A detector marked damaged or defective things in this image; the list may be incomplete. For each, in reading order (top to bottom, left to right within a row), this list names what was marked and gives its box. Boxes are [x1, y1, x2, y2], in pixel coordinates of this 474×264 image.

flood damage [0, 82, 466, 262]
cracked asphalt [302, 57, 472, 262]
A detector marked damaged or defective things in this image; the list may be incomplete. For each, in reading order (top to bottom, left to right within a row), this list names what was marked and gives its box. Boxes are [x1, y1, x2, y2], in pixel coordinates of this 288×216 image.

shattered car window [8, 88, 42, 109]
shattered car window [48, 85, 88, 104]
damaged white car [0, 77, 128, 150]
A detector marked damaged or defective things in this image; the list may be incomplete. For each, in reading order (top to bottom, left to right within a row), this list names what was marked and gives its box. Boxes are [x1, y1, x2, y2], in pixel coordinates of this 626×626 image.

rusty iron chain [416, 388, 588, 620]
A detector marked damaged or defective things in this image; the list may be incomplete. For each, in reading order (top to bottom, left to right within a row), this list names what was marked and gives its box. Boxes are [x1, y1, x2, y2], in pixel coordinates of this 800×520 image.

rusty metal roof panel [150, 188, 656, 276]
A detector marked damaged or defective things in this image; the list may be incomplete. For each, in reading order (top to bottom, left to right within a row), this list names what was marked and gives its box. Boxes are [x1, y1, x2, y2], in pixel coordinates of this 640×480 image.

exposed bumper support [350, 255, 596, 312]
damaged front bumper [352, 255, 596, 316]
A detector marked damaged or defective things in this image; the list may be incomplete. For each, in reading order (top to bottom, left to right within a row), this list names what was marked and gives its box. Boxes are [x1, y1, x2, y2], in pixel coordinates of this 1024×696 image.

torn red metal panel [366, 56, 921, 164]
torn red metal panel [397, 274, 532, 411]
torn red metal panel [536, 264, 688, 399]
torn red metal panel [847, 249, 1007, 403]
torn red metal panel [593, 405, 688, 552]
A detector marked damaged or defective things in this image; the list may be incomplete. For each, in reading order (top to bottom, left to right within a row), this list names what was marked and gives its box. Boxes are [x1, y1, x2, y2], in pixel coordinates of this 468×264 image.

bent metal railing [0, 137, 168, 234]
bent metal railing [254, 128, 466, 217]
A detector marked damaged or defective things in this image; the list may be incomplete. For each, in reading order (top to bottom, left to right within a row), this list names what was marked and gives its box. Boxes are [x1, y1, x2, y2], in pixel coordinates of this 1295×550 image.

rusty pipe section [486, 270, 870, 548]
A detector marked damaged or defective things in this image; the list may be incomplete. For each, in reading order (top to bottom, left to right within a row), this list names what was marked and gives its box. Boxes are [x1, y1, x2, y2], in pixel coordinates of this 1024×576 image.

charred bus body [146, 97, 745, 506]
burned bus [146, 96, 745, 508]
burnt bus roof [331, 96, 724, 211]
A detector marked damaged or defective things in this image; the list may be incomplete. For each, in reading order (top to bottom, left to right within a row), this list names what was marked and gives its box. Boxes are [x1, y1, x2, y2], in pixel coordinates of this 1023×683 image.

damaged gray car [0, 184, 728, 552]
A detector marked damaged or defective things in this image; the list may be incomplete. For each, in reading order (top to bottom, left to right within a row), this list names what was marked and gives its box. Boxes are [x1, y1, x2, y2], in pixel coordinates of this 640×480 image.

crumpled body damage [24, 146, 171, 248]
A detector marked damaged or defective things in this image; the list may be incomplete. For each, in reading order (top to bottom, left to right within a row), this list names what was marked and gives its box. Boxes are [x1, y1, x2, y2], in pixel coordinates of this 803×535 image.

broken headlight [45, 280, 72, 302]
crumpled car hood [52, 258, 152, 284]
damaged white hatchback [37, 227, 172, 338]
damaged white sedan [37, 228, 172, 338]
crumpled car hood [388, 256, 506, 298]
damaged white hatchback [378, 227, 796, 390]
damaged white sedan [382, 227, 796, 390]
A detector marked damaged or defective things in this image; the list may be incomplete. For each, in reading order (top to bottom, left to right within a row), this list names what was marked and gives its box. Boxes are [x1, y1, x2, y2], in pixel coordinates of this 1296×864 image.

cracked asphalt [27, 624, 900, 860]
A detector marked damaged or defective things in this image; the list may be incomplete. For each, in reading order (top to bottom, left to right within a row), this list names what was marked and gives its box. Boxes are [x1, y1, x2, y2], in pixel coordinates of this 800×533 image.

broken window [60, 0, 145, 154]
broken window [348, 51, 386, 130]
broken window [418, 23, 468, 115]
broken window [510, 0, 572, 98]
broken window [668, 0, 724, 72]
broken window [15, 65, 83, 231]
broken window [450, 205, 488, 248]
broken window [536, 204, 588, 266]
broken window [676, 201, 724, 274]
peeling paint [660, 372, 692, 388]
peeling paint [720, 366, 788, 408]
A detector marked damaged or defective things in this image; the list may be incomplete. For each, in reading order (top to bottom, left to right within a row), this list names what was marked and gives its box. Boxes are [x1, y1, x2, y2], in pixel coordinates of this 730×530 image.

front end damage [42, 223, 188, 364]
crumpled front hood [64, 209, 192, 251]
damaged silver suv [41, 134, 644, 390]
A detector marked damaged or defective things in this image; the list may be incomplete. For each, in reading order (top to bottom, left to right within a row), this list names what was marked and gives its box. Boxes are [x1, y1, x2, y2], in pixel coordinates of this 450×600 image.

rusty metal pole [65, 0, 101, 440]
------------------------------------------------------------
TO DO: Transcribe all the material exactly.

FINISHED TASK:
A detector marked damaged or defective things in this image; the list may be incomplete. For each, in reading order (top to bottom, left to right within a row), this list names what was marked and gives its box. Boxes are [x1, y1, x2, y2], in pixel coordinates of this 474×264 image.

flood damage [0, 82, 466, 262]
cracked asphalt [302, 57, 472, 262]
A detector marked damaged or defective things in this image; the list may be incomplete. For each, in reading order (top to bottom, left to right within a row), this list names what was marked and gives its box. Boxes are [x1, y1, x2, y2], in pixel coordinates of this 288×216 image.

shattered car window [8, 88, 42, 109]
shattered car window [48, 85, 88, 104]
damaged white car [0, 77, 128, 150]
A detector marked damaged or defective things in this image; the list may be incomplete. For each, in reading order (top to bottom, left to right within a row), this list names what was marked and gives its box. Boxes are [x1, y1, x2, y2], in pixel coordinates of this 626×626 image.

rusty iron chain [416, 388, 588, 620]
A detector marked damaged or defective things in this image; the list may be incomplete. For each, in reading order (top to bottom, left to right within a row), this list names what was marked and gives its box. Boxes are [x1, y1, x2, y2], in pixel coordinates of this 800×520 image.

rusty metal roof panel [150, 188, 656, 276]
A detector marked damaged or defective things in this image; the list may be incomplete. For each, in reading order (top to bottom, left to right within a row), this list names what was marked and gives its box. Boxes are [x1, y1, x2, y2], in pixel coordinates of this 640×480 image.

exposed bumper support [350, 255, 596, 312]
damaged front bumper [352, 255, 596, 316]
A detector marked damaged or defective things in this image; the list may be incomplete. For each, in reading order (top to bottom, left to right within a row), this list names what was marked and gives its box. Boxes are [x1, y1, x2, y2], in pixel coordinates of this 1024×696 image.

torn red metal panel [366, 56, 921, 164]
torn red metal panel [397, 274, 532, 411]
torn red metal panel [536, 264, 688, 399]
torn red metal panel [847, 249, 1007, 403]
torn red metal panel [593, 405, 688, 552]
A detector marked damaged or defective things in this image; the list may be incomplete. For each, in reading order (top to bottom, left to right within a row), this list names what was marked and gives its box. Boxes are [x1, y1, x2, y2], in pixel coordinates of this 468×264 image.

bent metal railing [0, 137, 168, 234]
bent metal railing [254, 128, 466, 217]
A detector marked damaged or defective things in this image; the list may be incomplete. For each, in reading order (top to bottom, left to right within a row), this list names what was marked and gives its box. Boxes are [x1, y1, x2, y2], in pixel coordinates of this 1295×550 image.

rusty pipe section [486, 270, 870, 548]
A detector marked damaged or defective things in this image; the list may be incomplete. For each, in reading order (top to bottom, left to right within a row), this list names what was marked and gives its box. Boxes are [x1, y1, x2, y2], in pixel coordinates of this 1024×576 image.

charred bus body [146, 97, 745, 506]
burned bus [146, 96, 745, 508]
burnt bus roof [331, 96, 724, 211]
A detector marked damaged or defective things in this image; the list may be incomplete. For each, in reading order (top to bottom, left to right within a row), this list names what was marked and gives its box. Boxes are [x1, y1, x2, y2], in pixel coordinates of this 1023×683 image.

damaged gray car [0, 184, 728, 552]
A detector marked damaged or defective things in this image; the list may be incomplete. For each, in reading order (top to bottom, left to right within a row), this list names what was marked and gives its box. Boxes are [x1, y1, x2, y2], in pixel coordinates of this 640×480 image.

crumpled body damage [24, 146, 171, 248]
A detector marked damaged or defective things in this image; the list may be incomplete. For each, in reading order (top to bottom, left to right within a row), this list names what was marked and gives its box. Boxes are [x1, y1, x2, y2], in pixel coordinates of this 803×535 image.

broken headlight [45, 280, 72, 302]
crumpled car hood [52, 258, 152, 284]
damaged white hatchback [37, 227, 172, 338]
damaged white sedan [37, 228, 172, 338]
crumpled car hood [388, 256, 506, 298]
damaged white hatchback [378, 227, 796, 390]
damaged white sedan [382, 227, 796, 390]
A detector marked damaged or defective things in this image; the list may be incomplete. For each, in reading order (top to bottom, left to right within a row), this list names what was marked and gives its box. Boxes are [x1, y1, x2, y2], in pixel coordinates of this 1296×864 image.

cracked asphalt [27, 624, 900, 860]
A detector marked damaged or defective things in this image; the list may be incomplete. For each, in reading order (top to bottom, left to right within a row), this list names what was marked and gives its box. Boxes are [x1, y1, x2, y2], in pixel coordinates of this 800×533 image.

broken window [60, 0, 145, 154]
broken window [348, 51, 386, 130]
broken window [418, 23, 468, 115]
broken window [510, 0, 572, 98]
broken window [668, 0, 724, 72]
broken window [15, 65, 83, 231]
broken window [450, 205, 488, 248]
broken window [536, 204, 588, 266]
broken window [676, 201, 724, 274]
peeling paint [660, 372, 692, 388]
peeling paint [720, 366, 788, 408]
A detector marked damaged or defective things in this image; the list may be incomplete. For each, in reading order (top to bottom, left to right within a row), this list names what was marked and gives its box. Boxes are [x1, y1, x2, y2], in pixel coordinates of this 730×530 image.

front end damage [42, 223, 188, 364]
crumpled front hood [64, 209, 192, 251]
damaged silver suv [41, 134, 644, 390]
A detector marked damaged or defective things in this image; the list may be incomplete. For each, in reading order (top to bottom, left to right within a row), this list names what was marked and gives its box. Boxes are [x1, y1, x2, y2], in pixel coordinates of this 450×600 image.

rusty metal pole [65, 0, 101, 440]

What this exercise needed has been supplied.